Find out the molarity of $30g\,of\,CO{(N{O_3})_2}.6{H_2}O$ in $4.3L$ of solution.

Answer 1

Hint: In order to answer this question, to find the molarity of the given compound in the solution, first we will find the Molar mass of the given compound to calculate the Number of moles in the given compound.
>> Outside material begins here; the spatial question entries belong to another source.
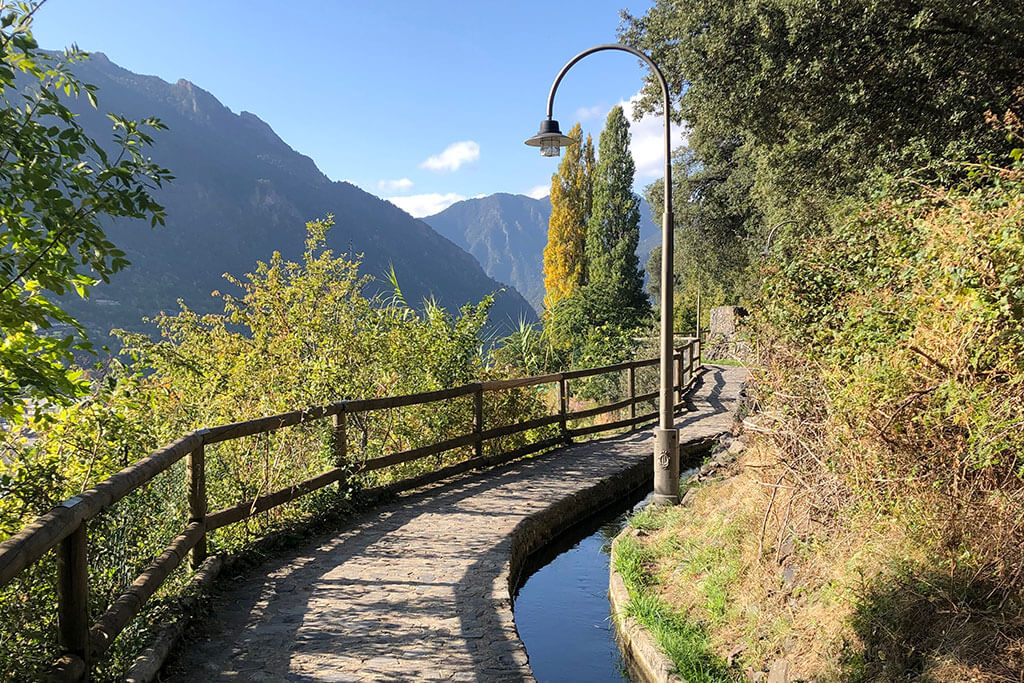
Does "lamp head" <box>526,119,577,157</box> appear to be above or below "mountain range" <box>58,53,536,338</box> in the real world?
below

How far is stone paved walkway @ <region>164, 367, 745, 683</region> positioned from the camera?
12.5ft

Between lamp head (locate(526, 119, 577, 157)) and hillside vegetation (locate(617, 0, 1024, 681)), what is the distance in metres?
2.65

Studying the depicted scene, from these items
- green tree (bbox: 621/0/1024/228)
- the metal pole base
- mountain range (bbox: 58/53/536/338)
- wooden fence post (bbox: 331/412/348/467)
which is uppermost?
mountain range (bbox: 58/53/536/338)

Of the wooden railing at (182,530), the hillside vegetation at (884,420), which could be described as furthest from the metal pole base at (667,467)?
the wooden railing at (182,530)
And finally we will find the molarity with the help of the number of moles that we found.

Complete answer:
Given that-
Mass of the given compound $ = 30g$
Quantity of solution $ = 4.3L$
So, now we will apply the formula to find the number of moles of the given compound:
$\therefore No.\,of\,Moles = \dfrac{{mass\,of\,the\,compound}}{{Molar\,Mass}}$
As we don’t know the molar mass of the given compound, so we will first find the molar mass of the given compound, $CO{(N{O_3})_2}.6{H_2}O$ :
$\because $ Molar mass of $CO{(N{O_3})_2}.6{H_2}O$
$ = 58.7 + 2(14 + 3 \times 16) + 6(2 + 16) = 290.7g.mo{l^ - }$
So, now we can find the number of moles-
$ \Rightarrow No.\,of\,Moles = \dfrac{{30}}{{290.7}} = 0.1032moles$
Now, we can find the Molarity with the help of no. of moles by applying the formula of Molarity:-
$
  \therefore Molarity = \dfrac{{No.\,of\,Moles}}{{quantity\,of\,solution}} \\
  = \dfrac{{0.1032}}{{4.3}} = 0.024M \\
 $
Hence, the molarity of the given compound in the respective solution is $0.024M$ .

Note:
One of the most popular measures used to quantify the concentration of a solution is molarity $(M)$ , which shows the number of moles of solute per litre of solution \[\left( {moles.Litr{e^{ - 1}}} \right)\] . Molarity is a unit of measurement that can be used to determine the volume of a solvent or the amount of a solute.